Google wants to be a leader in wireless, however they are struggling in two of three categories. While Google Android is a success, their handset business with Pixel and their service business called Project Fi, have not been hitting the ball out of the park. So, will this partnership with HTC help Google start winning in wireless?
During the last 10 years the smartphone world has dramatically changed. Before that Blackberry was number one in smartphones and Nokia in regular handsets. A decade before that Motorola was number one in handsets. However, the new super smartphone era changed everything starting ten years ago.
Today, smartphone OS leaders are Apple iPhone and Google Android. They have roughly 85 to 90 percent market share. Many competitors have tried, but have not managed to carve out meaningful market share. HTC is one of those companies.
HTC has great smartphones, but weak market share
They have created stunning devices; however, they have not captured market share like Samsung Galaxy has. HTC has already been working with Google. In fact, they created the Google Pixel smartphone. This is an impressive device, nevertheless, it has been stalled.
So, why does Google think partnering with HTC in a different way will help them carve out a successful niche in the smartphone marketplace? What will be different going forward? That’s the real question.
While Android is a hit, Google has tried, and failed to make significant progress in the smartphone and services side of the wireless business. Google Project Fi and the Pixel smartphone segment have been a real yawner for more years than we can count.
So, the question is simple.

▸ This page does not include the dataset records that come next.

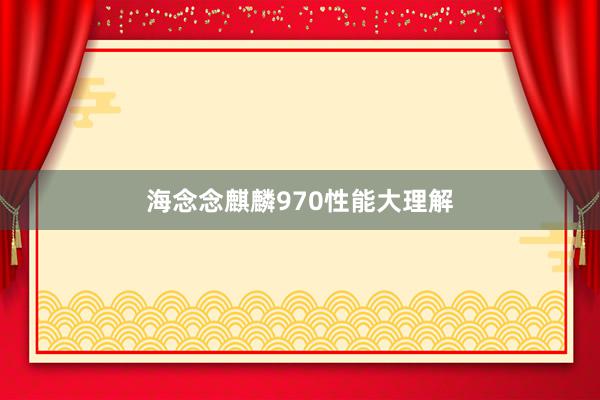 海念念麒麟970性能大理解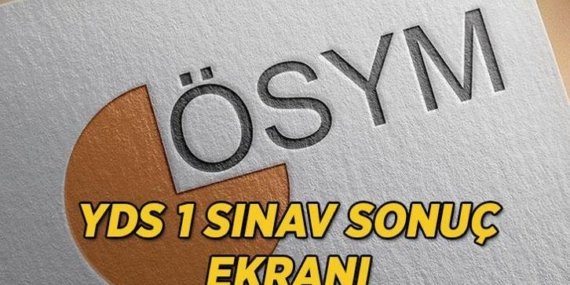 YDS 1 sonuçları ÖSYM tarafından açıklandı! YDS 1 sonuçları belli oldu mu? YDS 1 sınav sonuçları sorgulama ekranı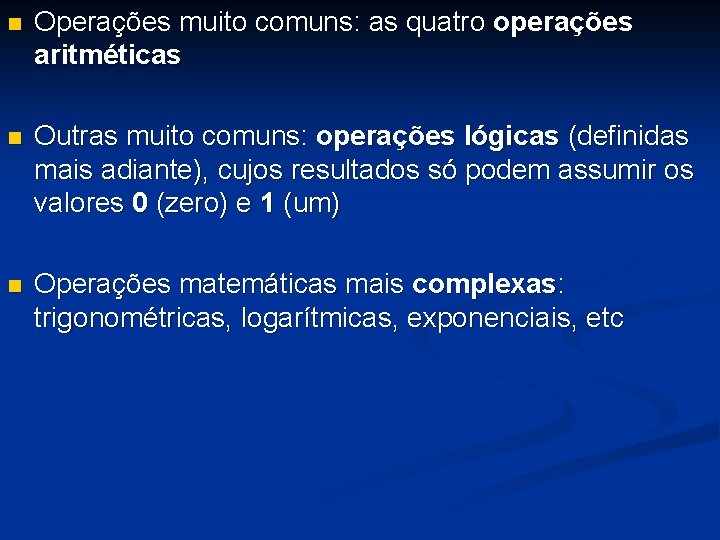 n Operações muito comuns: as quatro operações aritméticas n Outras muito comuns: operações lógicas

Is Google capable of succeeding in the handset and services side of the business, or should they just be happy they have such a powerful, worldwide presence in wireless with Android?
Actually, it is surprising Google is still trying to squeeze success out of dry rocks. The wireless business is vibrant, yet they have not been successful in handsets and services after years of trying.
Their entrepreneurial drive is formidable. They have tried many things in the past. Thrown many ideas against the wall. Whatever stuck, they built. Whatever fell away, they closed. This philosophy has worked with for Google, now Alphabet for many years.
Google sees wireless as critical for ongoing growth
So, since they have never seen success here, why haven’t they exited these two segments? The reason is simple. The tech giant sees wireless as fundamental to growth going forward. They see OS, smartphones and services as the center of the universe they can continue to grow the company on.
Since they are forced to be a player in the wireless space, they want to be a winner. Google does not play unless they can be a winner. That’s why failing for years in the wireless segment is so painful to watch. They just keep trying over and over and over again without results.
Google is a public company. They need to keep growing. They need to innovate to keep their shareholders happy. They see the entire wireless space as an important place to be growing going forward. A real growth opportunity. That’s why they want to be a leader in wireless OS, smartphones and services.
Service competitors are AT&T, Verizon, T-Mobile, Sprint, Xfinity Mobile
And while Android is a success against the Apple iOS, competing against Apple iPhone and Samsung Galaxy smartphones seems to be very difficult. Project Fi is also finding it difficult to compete against service winners like AT&T Mobility, Verizon Wireless, T-Mobile and Sprint. Comcast Xfinity Mobile is a new competitor on the same MVNO footing as Google Project Fi. However, Comcast doesn’t seem to see wireless as a major success factor.
Bottom line, the big question is, will partnering with HTC make Google any more successful than they are today with their own smartphones like Pixel already made by HTC? These are great phones, so it is possible if the right marketing magic happens. However, no other company has broken the leadership model over the last decade and until I see something exciting, I don’t expect that to change in the near future.